Fig. 2.

Spo11-Cre is expressed in meiotic germ cells. (A) Semiquantitative PCR of cDNA prepared from 3, 5, 7, 10 d.p.p. and adult testes (left and middle) and from 12.5, 13.5, 16.5 d.p.c. and 1 d.p.p. ovaries (right). Cre and Spo11 alpha and beta isoform mRNA (Bellani et al., 2010; Romanienko and Camerini-Otero, 2000) amplifications are shown. Actin PCR was used as a loading control. (B) β-gal-stained sections of seminiferous tubules of adult testis counterstained with nuclear Fast Red. Black arrows indicate β-gal-negative spermatogonia and somatic Sertoli cells; black and white arrowheads show β-gal-positive pachytene spermatocytes and spermatids, respectively. Asterisk indicates lepto-zygotene spermatocytes. (C) EYFP expression in testis from a 21 d.p.p. male. White and yellow arrowheads indicate pachytene spermatocytes and spermatids, respectively. White asterisk shows early meiotic spermatocytes and white arrows indicate spermatogonia or preleptotene cells. (D) β-gal-stained sections of adult ovaries counterstained with nuclear Fast Red.

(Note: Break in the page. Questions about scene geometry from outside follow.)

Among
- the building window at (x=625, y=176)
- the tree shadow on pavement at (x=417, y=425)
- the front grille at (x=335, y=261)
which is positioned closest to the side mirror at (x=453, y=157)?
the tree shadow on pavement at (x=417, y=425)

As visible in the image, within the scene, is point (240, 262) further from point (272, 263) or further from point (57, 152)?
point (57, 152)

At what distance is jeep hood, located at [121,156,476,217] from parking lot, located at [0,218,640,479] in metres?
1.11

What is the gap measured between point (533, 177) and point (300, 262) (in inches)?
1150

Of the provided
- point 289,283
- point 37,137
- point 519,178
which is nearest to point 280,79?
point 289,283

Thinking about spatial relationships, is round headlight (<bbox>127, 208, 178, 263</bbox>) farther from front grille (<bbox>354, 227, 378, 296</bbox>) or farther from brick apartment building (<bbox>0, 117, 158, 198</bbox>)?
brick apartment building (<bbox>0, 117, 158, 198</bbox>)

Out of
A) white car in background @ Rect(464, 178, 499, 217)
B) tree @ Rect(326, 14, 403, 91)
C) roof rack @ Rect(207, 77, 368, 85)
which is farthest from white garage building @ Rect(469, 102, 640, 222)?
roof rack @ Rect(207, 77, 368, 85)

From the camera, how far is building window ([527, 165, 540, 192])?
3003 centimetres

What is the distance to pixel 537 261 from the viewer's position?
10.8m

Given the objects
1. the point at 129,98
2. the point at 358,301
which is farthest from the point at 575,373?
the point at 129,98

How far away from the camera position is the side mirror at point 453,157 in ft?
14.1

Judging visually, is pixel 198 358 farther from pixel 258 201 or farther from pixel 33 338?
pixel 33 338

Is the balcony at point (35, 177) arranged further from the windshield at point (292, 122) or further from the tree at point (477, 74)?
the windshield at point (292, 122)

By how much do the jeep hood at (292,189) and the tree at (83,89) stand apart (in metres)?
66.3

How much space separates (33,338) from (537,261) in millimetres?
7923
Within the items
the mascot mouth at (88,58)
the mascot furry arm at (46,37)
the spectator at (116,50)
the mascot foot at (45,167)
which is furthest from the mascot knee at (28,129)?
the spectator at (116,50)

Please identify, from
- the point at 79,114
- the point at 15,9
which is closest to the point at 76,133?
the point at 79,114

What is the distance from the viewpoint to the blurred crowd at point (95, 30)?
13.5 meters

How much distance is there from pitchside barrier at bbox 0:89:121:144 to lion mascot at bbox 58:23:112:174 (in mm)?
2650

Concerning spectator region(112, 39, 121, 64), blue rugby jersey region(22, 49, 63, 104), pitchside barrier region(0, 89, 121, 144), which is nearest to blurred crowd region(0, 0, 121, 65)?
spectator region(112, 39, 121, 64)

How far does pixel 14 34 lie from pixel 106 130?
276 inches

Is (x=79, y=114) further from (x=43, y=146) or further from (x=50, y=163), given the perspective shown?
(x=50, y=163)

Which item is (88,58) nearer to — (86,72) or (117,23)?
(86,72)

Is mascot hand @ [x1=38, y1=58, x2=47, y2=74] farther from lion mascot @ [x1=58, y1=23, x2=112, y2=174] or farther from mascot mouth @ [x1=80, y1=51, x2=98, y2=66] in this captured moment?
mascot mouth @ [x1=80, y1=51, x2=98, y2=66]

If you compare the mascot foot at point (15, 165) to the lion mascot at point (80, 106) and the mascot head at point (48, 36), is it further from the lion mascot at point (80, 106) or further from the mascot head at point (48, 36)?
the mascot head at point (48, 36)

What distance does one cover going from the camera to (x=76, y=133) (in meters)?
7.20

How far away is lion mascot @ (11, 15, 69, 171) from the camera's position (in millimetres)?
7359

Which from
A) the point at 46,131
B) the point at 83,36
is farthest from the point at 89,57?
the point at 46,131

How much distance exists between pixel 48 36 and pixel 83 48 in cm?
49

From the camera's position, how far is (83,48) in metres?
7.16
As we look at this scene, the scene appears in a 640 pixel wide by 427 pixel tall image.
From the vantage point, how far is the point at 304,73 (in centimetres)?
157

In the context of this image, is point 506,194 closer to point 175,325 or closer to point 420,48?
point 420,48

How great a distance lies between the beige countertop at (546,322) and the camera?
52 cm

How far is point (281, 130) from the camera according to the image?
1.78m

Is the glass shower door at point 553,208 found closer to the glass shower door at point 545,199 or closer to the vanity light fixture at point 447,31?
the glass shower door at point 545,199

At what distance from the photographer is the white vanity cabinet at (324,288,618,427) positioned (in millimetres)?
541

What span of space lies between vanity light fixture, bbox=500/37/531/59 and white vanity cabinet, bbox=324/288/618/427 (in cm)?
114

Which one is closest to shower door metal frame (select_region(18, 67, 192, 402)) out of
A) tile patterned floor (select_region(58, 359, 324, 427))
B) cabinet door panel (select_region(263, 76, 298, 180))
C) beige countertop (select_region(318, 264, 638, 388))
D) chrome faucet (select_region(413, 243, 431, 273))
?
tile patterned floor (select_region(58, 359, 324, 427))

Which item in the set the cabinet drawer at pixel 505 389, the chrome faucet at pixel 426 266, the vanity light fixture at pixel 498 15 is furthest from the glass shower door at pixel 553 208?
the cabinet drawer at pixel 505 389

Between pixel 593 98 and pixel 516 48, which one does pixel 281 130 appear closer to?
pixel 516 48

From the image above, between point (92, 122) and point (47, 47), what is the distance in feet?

PF, primordial follicles; PrF, primary follicles; SF, secondary follicles. (E) EYFP expression in fetal ovaries from 14.5 d.p.c. mice. Arrowheads indicate meiotic oocytes and the asterisk, early meiotic preleptotene cells. The cell types were recognized by differential Hoechst 33342 staining of the nuclei. Scale bars: 100 μm in B and D; 10 μm in E.